* _Written instruction_:
Copy out everything in the items below, from the line containing "Studying this scene, does" down to the end of the items, keeping every line exactly as it stands.

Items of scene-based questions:
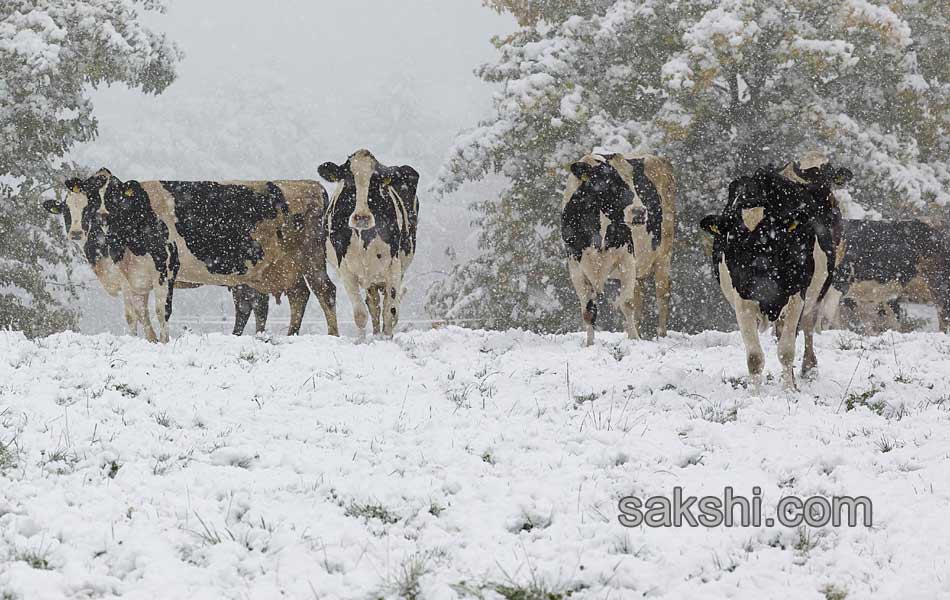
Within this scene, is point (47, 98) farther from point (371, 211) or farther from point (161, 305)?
point (371, 211)

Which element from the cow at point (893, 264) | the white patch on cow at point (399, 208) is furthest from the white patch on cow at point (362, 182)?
the cow at point (893, 264)

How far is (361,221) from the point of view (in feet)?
35.3

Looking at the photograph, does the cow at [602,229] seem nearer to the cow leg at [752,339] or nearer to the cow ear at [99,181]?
the cow leg at [752,339]

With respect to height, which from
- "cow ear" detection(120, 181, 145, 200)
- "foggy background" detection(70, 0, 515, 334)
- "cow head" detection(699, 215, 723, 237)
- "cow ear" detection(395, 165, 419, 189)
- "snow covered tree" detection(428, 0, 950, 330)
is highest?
"foggy background" detection(70, 0, 515, 334)

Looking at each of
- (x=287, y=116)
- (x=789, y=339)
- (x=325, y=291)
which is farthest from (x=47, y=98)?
(x=287, y=116)

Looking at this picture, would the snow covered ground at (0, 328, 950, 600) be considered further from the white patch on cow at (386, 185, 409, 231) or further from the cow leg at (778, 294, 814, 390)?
the white patch on cow at (386, 185, 409, 231)

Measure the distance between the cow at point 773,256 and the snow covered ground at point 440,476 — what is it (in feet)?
1.60

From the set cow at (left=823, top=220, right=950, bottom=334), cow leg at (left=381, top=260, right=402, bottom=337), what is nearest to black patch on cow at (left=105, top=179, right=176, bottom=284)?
cow leg at (left=381, top=260, right=402, bottom=337)

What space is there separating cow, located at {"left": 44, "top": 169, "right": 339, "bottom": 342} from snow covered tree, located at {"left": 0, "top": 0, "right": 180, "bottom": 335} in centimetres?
417

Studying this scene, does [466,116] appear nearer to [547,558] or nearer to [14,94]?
[14,94]

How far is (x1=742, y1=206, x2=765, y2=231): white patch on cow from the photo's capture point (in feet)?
25.3

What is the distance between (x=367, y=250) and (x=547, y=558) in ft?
24.5

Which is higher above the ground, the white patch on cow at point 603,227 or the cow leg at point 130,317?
the white patch on cow at point 603,227

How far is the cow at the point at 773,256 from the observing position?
25.0 feet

* _Answer to the task_:
Studying this scene, does [466,116] appear nearer to [547,558] or nearer to [14,94]?
[14,94]

How far is (x1=742, y1=206, x2=765, y2=231): white patch on cow from the photo's capture point (in feet)?
25.3

What is the distance between (x=367, y=250) and (x=547, y=558) in ft?
24.5

Which is higher above the ground, the white patch on cow at point 603,227 or the cow leg at point 130,317?
the white patch on cow at point 603,227

How far is the cow at the point at 773,256 from the observing position?
25.0 feet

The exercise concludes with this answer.